Donald Trump secara terbuka mengecam langkah militer Israel yang menggempur Lebanon tanpa adanya koordinasi terlebih dahulu dengan pihak Washington. Kekecewaan ini disampaikan Trump dalam wawancara bersama Fox News terkait serangan rudal balistik Iran ke Israel pada Senin (8/6) dini hari.
​Dalam wawancara tersebut, Trump menegaskan bahwa tindakan sepihak Israel sama sekali tidak membantu negosiasi yang tengah berjalan. Ia pun langsung mendesak Iran untuk menyudahi gempuran balasan mereka dengan menyatakan, "Kalian sudah menembakkan rudal, itu sudah cukup. Kembalilah ke meja perundingan dan bernegosiasi."
​Meski Trump mendesak deeskalasi, situasi di lapangan berpotensi mengarah pada ancaman perang terbuka.

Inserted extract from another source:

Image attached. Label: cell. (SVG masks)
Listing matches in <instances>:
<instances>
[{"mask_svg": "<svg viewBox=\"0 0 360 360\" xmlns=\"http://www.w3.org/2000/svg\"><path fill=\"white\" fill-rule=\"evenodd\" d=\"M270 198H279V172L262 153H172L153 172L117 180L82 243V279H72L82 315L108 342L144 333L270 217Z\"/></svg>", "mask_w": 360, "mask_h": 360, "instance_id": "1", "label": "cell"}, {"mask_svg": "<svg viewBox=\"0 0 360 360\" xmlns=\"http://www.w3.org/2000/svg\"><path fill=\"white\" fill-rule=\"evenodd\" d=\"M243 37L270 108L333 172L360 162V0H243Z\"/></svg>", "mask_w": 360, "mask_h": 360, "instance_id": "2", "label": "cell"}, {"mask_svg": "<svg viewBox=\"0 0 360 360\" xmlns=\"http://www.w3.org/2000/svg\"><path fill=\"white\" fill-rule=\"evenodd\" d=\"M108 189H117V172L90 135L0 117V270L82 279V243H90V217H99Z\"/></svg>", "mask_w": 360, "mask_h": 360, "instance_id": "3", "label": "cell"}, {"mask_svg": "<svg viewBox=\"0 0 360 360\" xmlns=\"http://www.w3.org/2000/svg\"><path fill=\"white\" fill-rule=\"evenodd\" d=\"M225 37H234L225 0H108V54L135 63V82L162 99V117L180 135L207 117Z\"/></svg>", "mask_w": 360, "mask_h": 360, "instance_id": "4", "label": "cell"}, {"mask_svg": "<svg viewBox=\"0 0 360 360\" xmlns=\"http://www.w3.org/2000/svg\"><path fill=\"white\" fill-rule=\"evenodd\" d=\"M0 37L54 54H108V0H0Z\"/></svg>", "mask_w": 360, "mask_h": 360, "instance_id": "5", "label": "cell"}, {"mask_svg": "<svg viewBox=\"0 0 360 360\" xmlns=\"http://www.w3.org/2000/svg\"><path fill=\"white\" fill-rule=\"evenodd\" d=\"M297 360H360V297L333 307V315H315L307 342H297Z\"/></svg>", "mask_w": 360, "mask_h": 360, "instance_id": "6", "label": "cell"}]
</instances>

Berdasarkan berbagai laporan internasional terkini, Israel bersikeras untuk membalas dendam dan dikabarkan tengah meminta persetujuan dari AS untuk meluncurkan serangan balasan yang secara spesifik membidik fasilitas energi Iran.
​Potensi gempuran balasan Israel ke infrastruktur vital Iran ini mengancam akan membawa kawasan Timur Tengah ke jurang peperangan. Sementara eskalasi terus memanas, otoritas keamanan di Israel bergerak cepat mengunci seluruh wilayah udara mereka demi mengantisipasi jatuhnya korban akibat serangan susulan.